▶ DATA IN THIS EXERCISE
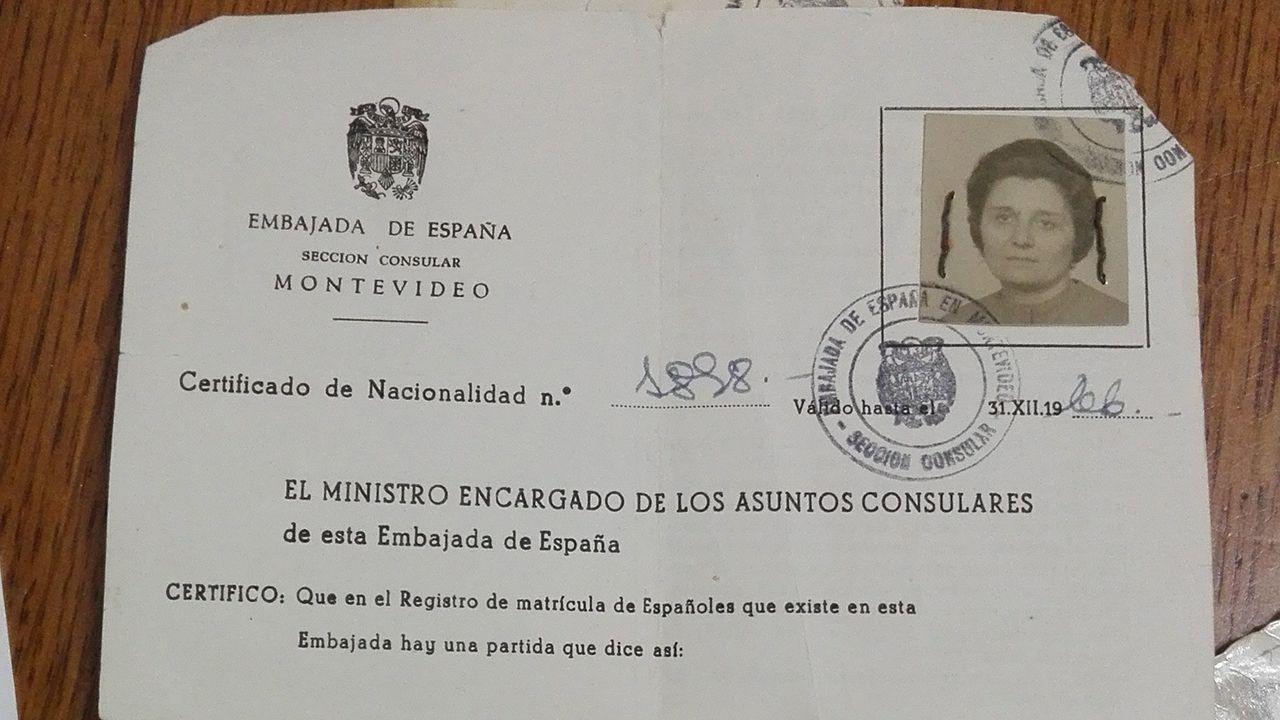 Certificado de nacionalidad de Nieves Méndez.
--
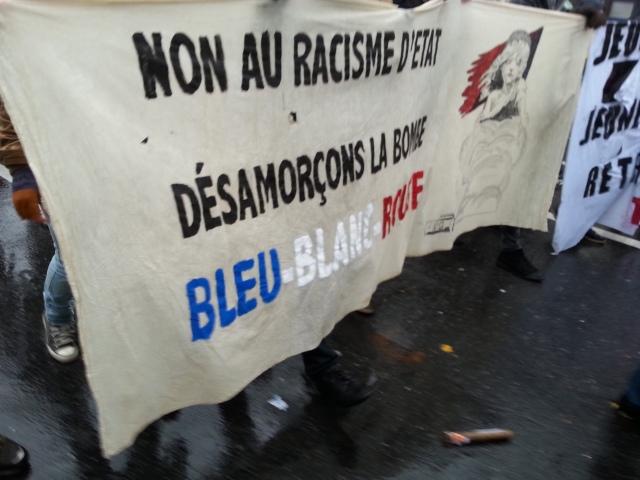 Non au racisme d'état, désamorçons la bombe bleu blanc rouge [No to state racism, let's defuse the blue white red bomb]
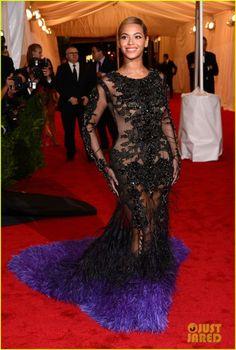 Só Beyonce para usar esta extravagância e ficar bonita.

▶ WHAT TO WORK ON
Using the material above, transcribe exactly the lines from the one holding "Non au racisme" to the one holding "Só Beyonce para", both ends kept. Do not carry over any pictures.

▶ TASK SOLUTION
 Non au racisme d'état, désamorçons la bombe bleu blanc rouge [No to state racism, let's defuse the blue white red bomb]
 Só Beyonce para usar esta extravagância e ficar bonita.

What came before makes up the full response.